** Start SUPPLIED RECORDS **

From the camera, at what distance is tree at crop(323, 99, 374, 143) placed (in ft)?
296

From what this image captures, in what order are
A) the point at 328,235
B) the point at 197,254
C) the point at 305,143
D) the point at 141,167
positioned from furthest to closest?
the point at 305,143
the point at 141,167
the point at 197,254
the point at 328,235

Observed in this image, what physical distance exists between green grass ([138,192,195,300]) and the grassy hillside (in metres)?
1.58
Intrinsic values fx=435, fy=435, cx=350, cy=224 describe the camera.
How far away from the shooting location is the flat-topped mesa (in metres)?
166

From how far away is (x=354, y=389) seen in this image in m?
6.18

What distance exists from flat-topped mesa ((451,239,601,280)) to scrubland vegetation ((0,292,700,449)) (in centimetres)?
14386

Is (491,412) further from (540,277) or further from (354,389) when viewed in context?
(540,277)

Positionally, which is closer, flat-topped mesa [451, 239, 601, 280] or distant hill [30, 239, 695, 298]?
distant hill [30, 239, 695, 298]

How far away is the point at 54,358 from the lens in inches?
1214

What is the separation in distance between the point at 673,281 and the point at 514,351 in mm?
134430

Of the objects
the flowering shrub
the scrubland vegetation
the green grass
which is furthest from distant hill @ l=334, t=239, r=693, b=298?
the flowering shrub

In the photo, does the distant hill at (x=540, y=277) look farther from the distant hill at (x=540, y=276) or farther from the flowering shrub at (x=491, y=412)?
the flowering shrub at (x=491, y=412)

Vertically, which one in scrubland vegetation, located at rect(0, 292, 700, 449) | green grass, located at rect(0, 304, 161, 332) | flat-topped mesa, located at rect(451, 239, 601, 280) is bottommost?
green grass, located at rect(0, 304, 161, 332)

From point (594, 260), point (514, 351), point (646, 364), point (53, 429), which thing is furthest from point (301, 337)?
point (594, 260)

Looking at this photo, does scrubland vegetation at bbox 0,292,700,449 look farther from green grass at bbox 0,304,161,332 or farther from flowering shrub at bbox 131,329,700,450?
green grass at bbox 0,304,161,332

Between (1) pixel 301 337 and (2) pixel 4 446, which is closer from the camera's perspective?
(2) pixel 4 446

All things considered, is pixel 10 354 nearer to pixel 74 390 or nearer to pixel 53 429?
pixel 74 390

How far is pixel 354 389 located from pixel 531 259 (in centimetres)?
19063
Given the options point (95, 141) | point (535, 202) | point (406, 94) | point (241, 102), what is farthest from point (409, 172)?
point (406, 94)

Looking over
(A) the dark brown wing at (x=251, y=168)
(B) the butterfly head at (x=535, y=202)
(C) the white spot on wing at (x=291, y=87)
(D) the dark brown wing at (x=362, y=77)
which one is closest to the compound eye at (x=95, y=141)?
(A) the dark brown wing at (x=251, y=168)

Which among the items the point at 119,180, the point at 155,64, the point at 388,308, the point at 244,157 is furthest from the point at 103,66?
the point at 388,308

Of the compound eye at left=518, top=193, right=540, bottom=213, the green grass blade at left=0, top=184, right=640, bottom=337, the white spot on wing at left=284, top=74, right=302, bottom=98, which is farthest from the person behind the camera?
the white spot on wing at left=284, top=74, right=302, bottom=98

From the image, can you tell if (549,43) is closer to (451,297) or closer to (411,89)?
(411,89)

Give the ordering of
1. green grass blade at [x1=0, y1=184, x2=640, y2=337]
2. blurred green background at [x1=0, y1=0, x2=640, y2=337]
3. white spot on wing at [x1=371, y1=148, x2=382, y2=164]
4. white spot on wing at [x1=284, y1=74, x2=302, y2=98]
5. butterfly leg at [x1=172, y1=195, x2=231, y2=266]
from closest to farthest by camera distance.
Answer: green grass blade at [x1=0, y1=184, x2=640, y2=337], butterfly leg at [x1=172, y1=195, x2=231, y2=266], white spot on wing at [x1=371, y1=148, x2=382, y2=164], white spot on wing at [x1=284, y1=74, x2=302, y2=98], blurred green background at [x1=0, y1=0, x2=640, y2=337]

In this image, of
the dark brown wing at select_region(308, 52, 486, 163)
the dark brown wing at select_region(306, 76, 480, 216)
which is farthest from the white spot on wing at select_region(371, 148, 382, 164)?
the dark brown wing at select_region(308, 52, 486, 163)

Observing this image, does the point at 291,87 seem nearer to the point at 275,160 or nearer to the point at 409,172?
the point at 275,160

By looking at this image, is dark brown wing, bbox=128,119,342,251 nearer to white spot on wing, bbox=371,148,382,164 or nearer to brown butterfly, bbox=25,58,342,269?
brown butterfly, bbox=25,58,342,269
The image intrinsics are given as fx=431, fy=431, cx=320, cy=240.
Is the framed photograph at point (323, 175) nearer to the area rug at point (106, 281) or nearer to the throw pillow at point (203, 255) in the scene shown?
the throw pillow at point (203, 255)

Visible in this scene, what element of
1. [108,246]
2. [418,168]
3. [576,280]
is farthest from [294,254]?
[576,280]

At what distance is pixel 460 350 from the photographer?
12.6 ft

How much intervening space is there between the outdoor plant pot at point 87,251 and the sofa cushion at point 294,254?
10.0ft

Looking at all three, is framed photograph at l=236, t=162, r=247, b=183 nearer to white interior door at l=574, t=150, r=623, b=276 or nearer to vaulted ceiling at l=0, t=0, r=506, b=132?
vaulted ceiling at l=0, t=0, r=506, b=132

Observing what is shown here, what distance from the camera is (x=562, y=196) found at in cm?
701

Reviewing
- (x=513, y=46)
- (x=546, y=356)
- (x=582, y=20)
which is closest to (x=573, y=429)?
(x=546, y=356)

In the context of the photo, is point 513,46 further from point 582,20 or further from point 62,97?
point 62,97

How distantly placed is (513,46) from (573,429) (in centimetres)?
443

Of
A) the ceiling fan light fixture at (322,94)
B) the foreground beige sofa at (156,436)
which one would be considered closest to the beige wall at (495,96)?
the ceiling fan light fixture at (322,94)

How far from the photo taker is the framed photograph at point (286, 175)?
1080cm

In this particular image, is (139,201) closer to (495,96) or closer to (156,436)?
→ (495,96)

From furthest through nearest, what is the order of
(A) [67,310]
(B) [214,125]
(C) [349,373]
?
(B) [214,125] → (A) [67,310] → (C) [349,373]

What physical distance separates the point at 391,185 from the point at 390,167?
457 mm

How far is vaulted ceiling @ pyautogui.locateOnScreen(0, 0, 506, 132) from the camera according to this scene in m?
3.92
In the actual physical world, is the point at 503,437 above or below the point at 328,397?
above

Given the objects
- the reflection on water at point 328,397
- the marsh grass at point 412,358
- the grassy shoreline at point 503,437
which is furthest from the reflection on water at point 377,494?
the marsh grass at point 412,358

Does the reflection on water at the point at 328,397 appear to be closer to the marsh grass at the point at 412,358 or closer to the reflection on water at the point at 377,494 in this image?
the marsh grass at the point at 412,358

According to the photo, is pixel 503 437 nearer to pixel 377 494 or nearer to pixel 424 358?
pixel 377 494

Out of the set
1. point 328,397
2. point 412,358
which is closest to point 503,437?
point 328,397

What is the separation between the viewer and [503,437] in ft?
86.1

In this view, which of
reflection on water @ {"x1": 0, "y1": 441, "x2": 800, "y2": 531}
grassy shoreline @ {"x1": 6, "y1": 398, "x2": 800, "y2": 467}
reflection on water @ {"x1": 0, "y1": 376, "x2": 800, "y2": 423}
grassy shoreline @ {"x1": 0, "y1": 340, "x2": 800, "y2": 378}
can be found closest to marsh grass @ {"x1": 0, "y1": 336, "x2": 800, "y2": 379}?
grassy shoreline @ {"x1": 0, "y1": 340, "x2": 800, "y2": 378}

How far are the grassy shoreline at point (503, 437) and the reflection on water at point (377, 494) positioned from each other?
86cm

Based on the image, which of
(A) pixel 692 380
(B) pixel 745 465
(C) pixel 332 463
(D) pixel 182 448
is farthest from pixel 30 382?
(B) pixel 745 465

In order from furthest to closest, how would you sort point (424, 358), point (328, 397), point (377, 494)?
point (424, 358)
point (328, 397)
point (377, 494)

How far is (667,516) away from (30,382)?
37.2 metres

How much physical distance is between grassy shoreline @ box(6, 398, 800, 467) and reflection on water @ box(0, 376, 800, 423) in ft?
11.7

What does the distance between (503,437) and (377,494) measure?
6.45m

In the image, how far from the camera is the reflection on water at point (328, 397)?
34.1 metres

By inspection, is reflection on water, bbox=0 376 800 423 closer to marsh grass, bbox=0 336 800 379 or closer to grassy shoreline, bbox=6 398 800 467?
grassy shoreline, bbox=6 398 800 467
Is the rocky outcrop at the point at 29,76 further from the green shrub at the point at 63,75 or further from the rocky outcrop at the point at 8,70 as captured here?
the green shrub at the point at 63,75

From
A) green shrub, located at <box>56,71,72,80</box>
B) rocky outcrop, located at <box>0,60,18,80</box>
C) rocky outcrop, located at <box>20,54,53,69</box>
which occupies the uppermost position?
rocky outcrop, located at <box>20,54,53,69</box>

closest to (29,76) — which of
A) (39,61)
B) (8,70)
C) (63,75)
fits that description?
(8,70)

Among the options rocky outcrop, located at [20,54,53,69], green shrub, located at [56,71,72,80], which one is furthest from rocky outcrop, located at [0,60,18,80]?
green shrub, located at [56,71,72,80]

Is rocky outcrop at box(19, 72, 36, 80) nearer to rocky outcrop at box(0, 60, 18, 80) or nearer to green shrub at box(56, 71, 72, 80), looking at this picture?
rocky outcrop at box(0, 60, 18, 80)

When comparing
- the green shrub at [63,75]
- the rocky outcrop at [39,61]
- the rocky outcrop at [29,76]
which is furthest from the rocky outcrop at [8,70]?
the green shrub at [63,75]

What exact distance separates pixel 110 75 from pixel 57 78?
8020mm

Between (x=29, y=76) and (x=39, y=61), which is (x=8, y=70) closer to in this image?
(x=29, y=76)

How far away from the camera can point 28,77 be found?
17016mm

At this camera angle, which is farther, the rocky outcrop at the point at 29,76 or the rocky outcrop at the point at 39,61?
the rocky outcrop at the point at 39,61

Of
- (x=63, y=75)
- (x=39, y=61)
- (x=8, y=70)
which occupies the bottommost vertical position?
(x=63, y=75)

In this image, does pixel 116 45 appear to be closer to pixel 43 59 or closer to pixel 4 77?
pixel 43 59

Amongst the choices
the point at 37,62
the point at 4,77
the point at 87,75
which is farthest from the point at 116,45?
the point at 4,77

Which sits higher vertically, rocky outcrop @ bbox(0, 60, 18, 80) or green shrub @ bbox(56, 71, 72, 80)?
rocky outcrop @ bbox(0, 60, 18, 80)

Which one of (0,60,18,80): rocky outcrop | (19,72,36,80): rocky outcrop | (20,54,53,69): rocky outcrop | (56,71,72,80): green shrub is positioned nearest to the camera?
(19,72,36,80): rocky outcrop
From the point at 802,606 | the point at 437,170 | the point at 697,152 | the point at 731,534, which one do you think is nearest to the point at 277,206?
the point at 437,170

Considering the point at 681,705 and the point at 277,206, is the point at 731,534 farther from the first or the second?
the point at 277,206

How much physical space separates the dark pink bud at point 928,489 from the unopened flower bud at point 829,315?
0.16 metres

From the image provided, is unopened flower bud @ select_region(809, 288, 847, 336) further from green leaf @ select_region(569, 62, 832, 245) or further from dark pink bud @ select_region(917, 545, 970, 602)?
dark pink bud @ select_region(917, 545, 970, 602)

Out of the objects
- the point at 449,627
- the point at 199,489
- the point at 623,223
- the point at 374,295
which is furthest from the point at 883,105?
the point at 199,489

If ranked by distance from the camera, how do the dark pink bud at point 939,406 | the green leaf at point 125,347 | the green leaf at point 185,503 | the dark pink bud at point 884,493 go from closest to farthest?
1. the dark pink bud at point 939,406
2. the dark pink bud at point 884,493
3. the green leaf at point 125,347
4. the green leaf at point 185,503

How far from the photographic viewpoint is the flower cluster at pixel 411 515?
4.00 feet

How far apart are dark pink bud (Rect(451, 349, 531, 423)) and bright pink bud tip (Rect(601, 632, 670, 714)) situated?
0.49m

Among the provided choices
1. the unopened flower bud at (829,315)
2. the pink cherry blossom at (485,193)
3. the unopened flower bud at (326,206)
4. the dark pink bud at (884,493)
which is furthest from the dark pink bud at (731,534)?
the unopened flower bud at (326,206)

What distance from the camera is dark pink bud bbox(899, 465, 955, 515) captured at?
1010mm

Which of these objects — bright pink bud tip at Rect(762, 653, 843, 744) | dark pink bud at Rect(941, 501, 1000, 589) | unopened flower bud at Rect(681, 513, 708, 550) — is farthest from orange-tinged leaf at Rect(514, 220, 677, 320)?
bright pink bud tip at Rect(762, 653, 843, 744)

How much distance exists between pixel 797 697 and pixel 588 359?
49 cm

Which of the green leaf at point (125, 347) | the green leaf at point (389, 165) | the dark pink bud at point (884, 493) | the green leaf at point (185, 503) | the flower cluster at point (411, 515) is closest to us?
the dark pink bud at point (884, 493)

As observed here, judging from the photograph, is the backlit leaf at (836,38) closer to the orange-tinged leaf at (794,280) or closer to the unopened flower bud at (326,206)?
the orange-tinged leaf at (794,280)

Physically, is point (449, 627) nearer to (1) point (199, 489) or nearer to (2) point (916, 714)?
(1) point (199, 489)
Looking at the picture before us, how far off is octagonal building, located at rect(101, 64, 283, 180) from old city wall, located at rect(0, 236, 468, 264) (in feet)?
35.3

** End SUPPLIED RECORDS **

◆ WHAT THE TASK REQUIRES
Repeat exactly the lines starting at the line with "How far from the photographic" and ending with the final line of the entries. Include nothing else.

◆ TASK OUTPUT
How far from the photographic viewpoint is the flower cluster at pixel 411 515?
4.00 feet

How far apart are dark pink bud (Rect(451, 349, 531, 423)) and bright pink bud tip (Rect(601, 632, 670, 714)) situated?
0.49m

Among the provided choices
1. the unopened flower bud at (829,315)
2. the pink cherry blossom at (485,193)
3. the unopened flower bud at (326,206)
4. the dark pink bud at (884,493)
which is furthest from the dark pink bud at (731,534)?
the unopened flower bud at (326,206)

What distance from the camera is dark pink bud bbox(899, 465, 955, 515) captured at?
1010mm

Which of these objects — bright pink bud tip at Rect(762, 653, 843, 744) | dark pink bud at Rect(941, 501, 1000, 589) | unopened flower bud at Rect(681, 513, 708, 550) — is farthest from orange-tinged leaf at Rect(514, 220, 677, 320)?
bright pink bud tip at Rect(762, 653, 843, 744)

How much distance exists between pixel 797 697 and pixel 588 359?
49 cm

Which of the green leaf at point (125, 347) | the green leaf at point (389, 165) | the dark pink bud at point (884, 493) | the green leaf at point (185, 503) | the flower cluster at point (411, 515) is closest to us?
the dark pink bud at point (884, 493)

As observed here, judging from the photograph, is the backlit leaf at (836,38) closer to the orange-tinged leaf at (794,280) or closer to the unopened flower bud at (326,206)?
the orange-tinged leaf at (794,280)

Physically, is point (449, 627) nearer to (1) point (199, 489) or nearer to (2) point (916, 714)?
(1) point (199, 489)
Looking at the picture before us, how far off is octagonal building, located at rect(101, 64, 283, 180) from old city wall, located at rect(0, 236, 468, 264) (in feet)?
35.3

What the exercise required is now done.